▶ **What you will do**
Wherever a picture appears, skip it and retype the rest of the data exactly.

▶ **Data below**

<<<<

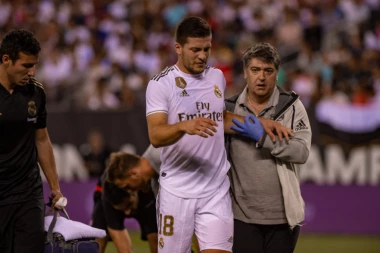 (FOTO) Povreda je prošlost: Luka Jović se vratio treninzima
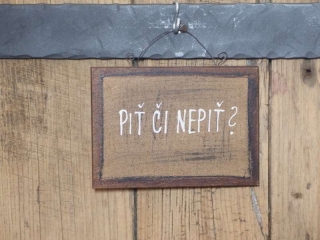 Tabuľka Piť či nepiť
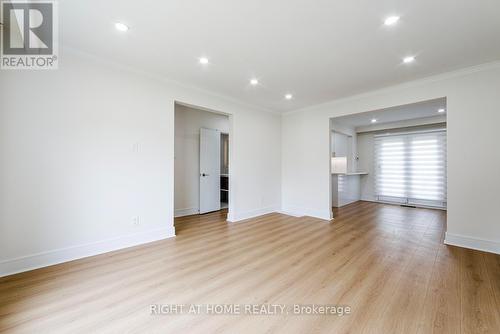 living room - 48 Daleside Crescent, Toronto, ON - Indoor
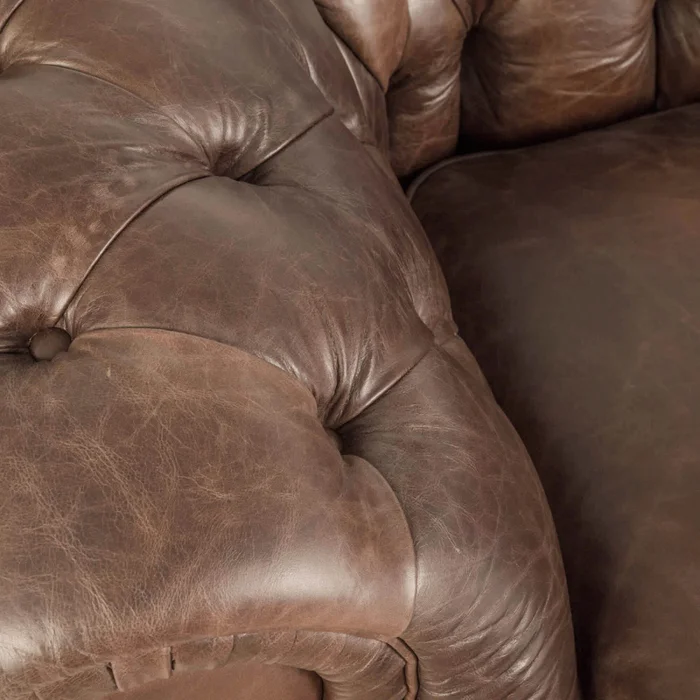 Sofa 3 Cuerpos Cuero-100-natural Marron New Chesterfield Choc. en Marrón - Sillones y sofás, Uruguay | Divino, vista 5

>>>>

▶ **Solution for this exercise**
 (FOTO) Povreda je prošlost: Luka Jović se vratio treninzima
 Tabuľka Piť či nepiť
 living room - 48 Daleside Crescent, Toronto, ON - Indoor
 Sofa 3 Cuerpos Cuero-100-natural Marron New Chesterfield Choc. en Marrón - Sillones y sofás, Uruguay | Divino, vista 5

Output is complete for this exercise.